__Seção de texto__:
# # # # #

Cientistas criam vacina contra malária que é aplicada por picada de mosquito
Método ainda precisa passar por mais testes, mas os primeiros resultados são promissores: 90% dos participantes ficaram imunizados.
Com as tragédias anuais da epidemia de dengue, os brasileiros aprenderam a desconfiar de todo pernilongo. Mas e se, em vez de transmitir doenças, o mosquito transmitisse imunidade contra elas?
É exatamente isso que uma pesquisa na Holanda acaba de testar: vacinas injetadas por mosquitos contra o parasita da malária, doença que infecta mais de 250 milhões de pessoas por ano. Os primeiros resultados foram promissores, mas o método ainda precisa de mais testes.
A malária é causada por protozoários do gênero Plasmodium, que são transmitidos por picadas das fêmeas dos mosquitos do gênero Anopheles. Já dentro do corpo humano, os parasitas viajam para o fígado e infectam as células vermelhas do sangue. Dentro de 8 a 25 dias, os sintomas (febre, calafrios, dores, fadiga etc.) começam, e podem evoluir para quadros graves e morte.
No novo estudo, os cientistas utilizaram versões modificadas do parasita Plasmodium falciparum, o causador do tipo mais grave de malária. Essas variantes são editadas geneticamente em laboratório e, por isso, não são capazes de causar uma infecção que progrida para a fase da doença sintomática.
E aí começou a parte desagradável da pesquisa: os 23 participantes foram submetidos a uma sessão de 50 picadas de mosquitos transmissores da malária.

# # # # #

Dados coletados
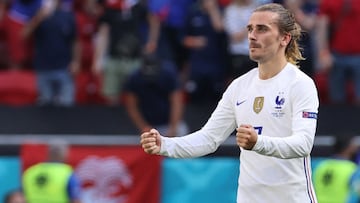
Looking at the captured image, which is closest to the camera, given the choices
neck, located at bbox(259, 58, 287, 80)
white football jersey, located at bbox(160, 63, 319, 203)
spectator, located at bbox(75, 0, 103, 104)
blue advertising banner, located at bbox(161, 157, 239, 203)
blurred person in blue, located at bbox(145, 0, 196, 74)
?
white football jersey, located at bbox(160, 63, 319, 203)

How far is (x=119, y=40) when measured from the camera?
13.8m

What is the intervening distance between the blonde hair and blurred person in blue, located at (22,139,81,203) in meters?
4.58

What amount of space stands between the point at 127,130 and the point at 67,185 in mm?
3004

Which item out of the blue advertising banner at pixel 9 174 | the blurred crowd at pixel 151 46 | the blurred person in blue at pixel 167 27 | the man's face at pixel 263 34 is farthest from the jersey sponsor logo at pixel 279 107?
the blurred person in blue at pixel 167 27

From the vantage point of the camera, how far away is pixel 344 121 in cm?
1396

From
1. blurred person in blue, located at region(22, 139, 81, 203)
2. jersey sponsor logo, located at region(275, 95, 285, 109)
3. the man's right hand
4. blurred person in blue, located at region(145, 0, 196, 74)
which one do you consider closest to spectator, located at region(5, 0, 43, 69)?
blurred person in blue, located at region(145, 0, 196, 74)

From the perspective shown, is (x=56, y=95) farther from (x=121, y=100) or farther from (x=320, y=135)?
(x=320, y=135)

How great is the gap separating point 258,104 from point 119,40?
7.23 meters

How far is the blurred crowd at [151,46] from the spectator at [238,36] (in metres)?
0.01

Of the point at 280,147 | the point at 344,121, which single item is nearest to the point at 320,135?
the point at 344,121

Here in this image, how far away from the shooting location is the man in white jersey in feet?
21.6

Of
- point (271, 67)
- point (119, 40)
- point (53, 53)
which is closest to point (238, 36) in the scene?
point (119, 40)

# # # # #

__Detalhes da tarefa__: Liste os sintomas da malária mencionados no texto sobre a vacina aplicada por mosquitos. O material não é necessário para resolver as tarefas.

__Resposta da tarefa__: Febre, calafrios, dores e fadiga.